Os arquivos ainda contém propostas, orçamentos e materiais promocionais envolvendo políticos como o ex-secretário do estado de Tamaulipas, Tomás Yarrington, acusado por promotores norte-americanos de lavagem de dinheiro para o Cartel del Golfo, organização traficante de drogas mais antiga do país. Advogados de Yarrington negaram as acusações.
Outro político mencionado nos documentos, o ex-senador Demetrio Sodi, disse não saber da estratégia elaborada pela Radar até pouco antes de lançar sua candidatura, ao final fracassada, para prefeito da Cidade do México. Sodi declarou não acreditar que os arquivos sejam forjados, mas insistiu que nunca pagou por cobertura favorável.

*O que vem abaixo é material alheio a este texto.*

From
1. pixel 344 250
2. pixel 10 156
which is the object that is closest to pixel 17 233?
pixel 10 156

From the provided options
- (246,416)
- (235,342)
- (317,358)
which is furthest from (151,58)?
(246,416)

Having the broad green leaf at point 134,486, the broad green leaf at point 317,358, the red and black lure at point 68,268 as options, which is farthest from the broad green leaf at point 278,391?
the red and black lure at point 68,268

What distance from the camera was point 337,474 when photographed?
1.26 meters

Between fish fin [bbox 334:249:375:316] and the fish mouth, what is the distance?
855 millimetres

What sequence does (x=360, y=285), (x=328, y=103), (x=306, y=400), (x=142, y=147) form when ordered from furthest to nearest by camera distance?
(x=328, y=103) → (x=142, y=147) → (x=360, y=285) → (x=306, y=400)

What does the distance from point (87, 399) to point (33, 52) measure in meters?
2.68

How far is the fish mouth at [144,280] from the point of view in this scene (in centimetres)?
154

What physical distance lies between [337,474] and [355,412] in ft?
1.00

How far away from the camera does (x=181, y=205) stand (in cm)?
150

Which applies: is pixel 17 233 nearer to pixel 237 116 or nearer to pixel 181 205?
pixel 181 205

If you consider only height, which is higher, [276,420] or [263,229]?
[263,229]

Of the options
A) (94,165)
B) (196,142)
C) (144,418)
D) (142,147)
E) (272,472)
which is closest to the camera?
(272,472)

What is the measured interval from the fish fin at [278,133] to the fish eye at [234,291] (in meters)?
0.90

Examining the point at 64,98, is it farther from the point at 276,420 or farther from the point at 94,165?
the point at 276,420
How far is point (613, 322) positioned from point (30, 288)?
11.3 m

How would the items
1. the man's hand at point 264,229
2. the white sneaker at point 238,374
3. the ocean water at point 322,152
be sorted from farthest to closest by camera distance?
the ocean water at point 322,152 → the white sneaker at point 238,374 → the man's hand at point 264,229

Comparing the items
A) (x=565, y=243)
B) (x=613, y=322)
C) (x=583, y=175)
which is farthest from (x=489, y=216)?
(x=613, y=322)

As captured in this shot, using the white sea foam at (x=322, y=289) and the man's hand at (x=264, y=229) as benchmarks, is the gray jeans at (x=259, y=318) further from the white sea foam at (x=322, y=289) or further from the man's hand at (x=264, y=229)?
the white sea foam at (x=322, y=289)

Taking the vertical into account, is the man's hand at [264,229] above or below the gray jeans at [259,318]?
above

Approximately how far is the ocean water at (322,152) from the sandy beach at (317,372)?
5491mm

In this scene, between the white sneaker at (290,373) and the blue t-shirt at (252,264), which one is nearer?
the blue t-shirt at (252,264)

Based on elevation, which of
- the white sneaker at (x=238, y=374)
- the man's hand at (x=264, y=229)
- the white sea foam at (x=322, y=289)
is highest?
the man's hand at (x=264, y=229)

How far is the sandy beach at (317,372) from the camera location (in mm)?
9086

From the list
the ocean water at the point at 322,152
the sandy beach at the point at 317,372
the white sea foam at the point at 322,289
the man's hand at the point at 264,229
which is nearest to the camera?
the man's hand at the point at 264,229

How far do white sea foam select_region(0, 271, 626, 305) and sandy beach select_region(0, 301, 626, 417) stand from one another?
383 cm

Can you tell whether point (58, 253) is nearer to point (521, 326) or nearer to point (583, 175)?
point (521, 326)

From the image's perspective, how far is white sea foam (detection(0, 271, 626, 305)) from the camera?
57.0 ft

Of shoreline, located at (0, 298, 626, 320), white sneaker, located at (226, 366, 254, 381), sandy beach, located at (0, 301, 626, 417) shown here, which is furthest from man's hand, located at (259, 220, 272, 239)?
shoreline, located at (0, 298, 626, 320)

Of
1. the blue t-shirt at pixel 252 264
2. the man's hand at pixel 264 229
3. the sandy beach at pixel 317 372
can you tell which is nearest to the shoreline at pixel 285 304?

Nenhum dos outros ex-governantes citados nos arquivos quis dar entrevistas. A ainda presente onda de protestos contra os truques da mídia recrudesceu no dia 10 de maio, quando a Televisa minimizou um protesto anti-Peña Nieto numa universidade privada onde o presidente discursava – e então fez ampla cobertura insistindo que o protesto foi organizado por encrenqueiros que nem estudantes eram.
Num recente ato, um manifestante carregava uma placa com os dizeres: “nem minha mãe me manipula como a Televisa”.
Enquanto protestos contra a parcialidade da imprensa ganham popularidade, a Televisa esforça-se em provar que sua cobertura é ponderada. O movimento é coberto em detalhes e os âncoras do principal jornal televisivo recentemente entrevistaram Peña Nieto de maneira severa. No ápice das manifestações, um debate presidencial foi transmitido no canal de maior audiência da Televisa, que no debate anterior reservou horário para um show de talentos.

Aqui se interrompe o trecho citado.